The Statistical and Physical Properties of the Low‐Redshift Lyα Forest Observed with theHubble Space Telescope/STIS

Abstract

We examine the Ly-alpha absorber population at z<0.3 detected in spectra of the QSOs PG0953+415 and H1821+643 taken with the Space Telescope Imaging Spectrograph aboard the Hubble Space Telescope. We compare their statistical properties to those in carefully-constructed mock quasar spectra drawn from a cosmological hydrodynamic simulation of a Lambda-CDM universe. We find very good agreement in the column density and b-parameter distributions, down to the smallest observable absorbers with N_HI\approx 10^{12.3} cm^-2. The observed absorber population is complete for N_HI\ga 10^{13} cm^-2, with a column density distribution slope of \beta=2.04\pm 0.23 and a median b-parameter of 21 km/s above this limit. The intergalactic gas giving rise to these weak absorbers is analogous to that at high redshift, located in diffuse large-scale structures that are highly photoionized by the metagalactic UV flux, though a greater number arise within shock-heated warm gas. The density, temperature, and column density of these absorbers follow similar relationships to those at high redshift, though with substantially larger scatter due to the shock-heated gas.

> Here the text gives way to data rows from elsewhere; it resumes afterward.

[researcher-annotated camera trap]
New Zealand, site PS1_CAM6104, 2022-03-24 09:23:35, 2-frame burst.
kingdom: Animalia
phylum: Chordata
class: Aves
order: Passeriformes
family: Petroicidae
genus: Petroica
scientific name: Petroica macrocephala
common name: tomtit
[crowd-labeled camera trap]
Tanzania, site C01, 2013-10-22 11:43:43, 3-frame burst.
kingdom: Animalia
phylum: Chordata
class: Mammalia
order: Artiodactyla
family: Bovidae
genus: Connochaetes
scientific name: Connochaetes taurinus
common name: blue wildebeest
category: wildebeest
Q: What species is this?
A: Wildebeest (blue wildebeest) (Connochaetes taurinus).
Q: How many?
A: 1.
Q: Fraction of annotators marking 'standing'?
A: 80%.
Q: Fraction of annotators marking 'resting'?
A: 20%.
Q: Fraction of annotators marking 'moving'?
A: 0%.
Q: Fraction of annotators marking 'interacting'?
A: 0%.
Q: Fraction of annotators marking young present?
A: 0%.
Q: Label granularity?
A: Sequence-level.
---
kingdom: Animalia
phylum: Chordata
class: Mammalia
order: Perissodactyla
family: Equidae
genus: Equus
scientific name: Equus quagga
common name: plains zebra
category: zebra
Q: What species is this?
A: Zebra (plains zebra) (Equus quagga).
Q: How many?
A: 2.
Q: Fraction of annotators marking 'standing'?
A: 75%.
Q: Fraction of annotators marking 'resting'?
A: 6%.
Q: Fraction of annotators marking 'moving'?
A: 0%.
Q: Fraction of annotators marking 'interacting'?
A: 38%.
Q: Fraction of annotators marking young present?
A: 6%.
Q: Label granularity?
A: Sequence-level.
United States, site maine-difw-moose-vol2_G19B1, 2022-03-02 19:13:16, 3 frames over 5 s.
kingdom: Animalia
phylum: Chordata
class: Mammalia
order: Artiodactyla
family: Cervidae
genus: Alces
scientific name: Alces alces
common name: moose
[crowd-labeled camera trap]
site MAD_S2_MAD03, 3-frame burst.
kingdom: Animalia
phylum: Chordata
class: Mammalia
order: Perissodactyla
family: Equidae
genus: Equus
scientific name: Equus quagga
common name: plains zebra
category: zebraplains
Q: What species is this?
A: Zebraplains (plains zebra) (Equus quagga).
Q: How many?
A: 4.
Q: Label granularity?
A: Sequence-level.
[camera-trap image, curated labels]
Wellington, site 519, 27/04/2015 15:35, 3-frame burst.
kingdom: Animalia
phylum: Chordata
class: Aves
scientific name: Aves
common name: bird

The b-parameters typically have a significant contribution from thermal broadening, which facilitates a measurement of the low-z IGM temperature as traced by Ly-alpha absorbers. From our simulation we estimate T_IGM\sim 5000 K, with an upper limit of 10^4 K, at the mean density. The agreement in predicted and observed amplitude of the column density distributions allows us to measure the HI photoionization rate at z=0.17 to be 10^{-13.3\pm 0.7} s^{-1} (estimated modeling uncertainty), close to predictions based on quasar properties.